Teaching Tip: Exemplar Prompts - Verified teachers can access a resource on the lesson plan page that provides exemplar prompts and retrieval that address each of the levels in this lesson. Consider reviewing these prompts or having them available for yourself during the lesson while circulating and checking with students. This resource also includes "teaching tips" for certain individual levels, which offers guidance and tips if a student is stuck on a particular level. This resource is only visible to verified teachers - click here to learn more about becoming a verified teacher.

Navigate: Go to Lesson 6 Level 7. Students will complete levels 5 and 6, which help students use retrieval in the chatbot.

Do This: Update the chatbot so it’s about where you live (or someplace you’ve lived before).

Circulate: Check-in with students as they complete this level. Students need to both update the system prompt and replace the retrieval, which may take a while. Encourage students to copy-and-paste retrieval information when they can.
Navigate: Go to Lesson 6 Level 8. This is a free response level where students answer a question checking-in on their understanding of retrieval.

Do This: Based on what you observed in the last few levels, answer the question on the level.
Assessment Opportunity

Assessment Opportunity: Formative Assessment - This is an open-ended question designed to let students share how they’re conceptualizing retrieval at this moment, in contrast to a system prompt. Any response that connects the idea of supplying specific, new information to a chatbot is an appropriate response. It may be worth checking in with students who can’t articulate the difference between a system prompt and retrieval or struggle to describe how retrieval can help solve a problem. Check the Generative AI - Teaching Guide for Student Responses for more information about how to use Code.org’s teacher dashboard to view this data and potentially differentiate your instruction with students.

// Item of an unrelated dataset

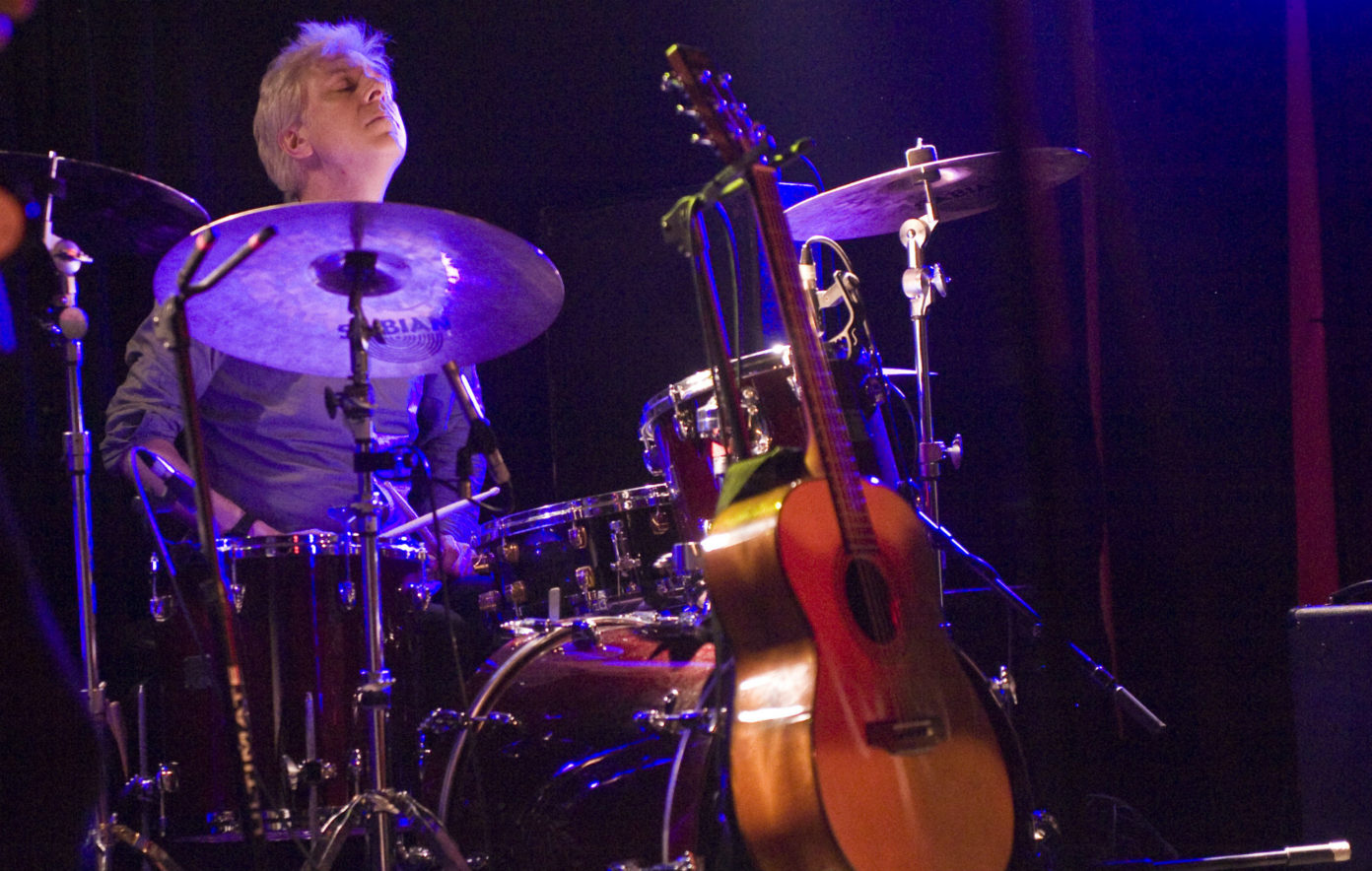 Bill Rieflin, drummer for R.E.M., King Crimson, and Ministry, has died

Navigate: Go to Lesson 6 Level 9. In this Make level, students can choose different personal scenarios to focus on.

Do This: 1) Choose at least 2 levels to complete
2) Follow the instructions on each level

Circulate: Monitor students as they attempt these levels. Students will construct their system prompts and retrieval from scratch in these levels, which can take time. Pay attention to how students test their chatbots, ensuring that they are making sure their retrieval statements are appearing as expected in the chatbot responses.

Wrap Up (5 minutes)

Slide Lesson Guide
Discuss: Reflect on these three prompts related to today:
1) What’s something you already knew about chatbots before class started?
2) What’s something you learned in class today about how chatbots?
3) What’s something you still wonder about chatbots based on today’s class?

These could be discussed in small groups, but can also serve as an exit ticket or personal reflection that is checked after class.
Question of the Day: How can we update the information in a chatbot?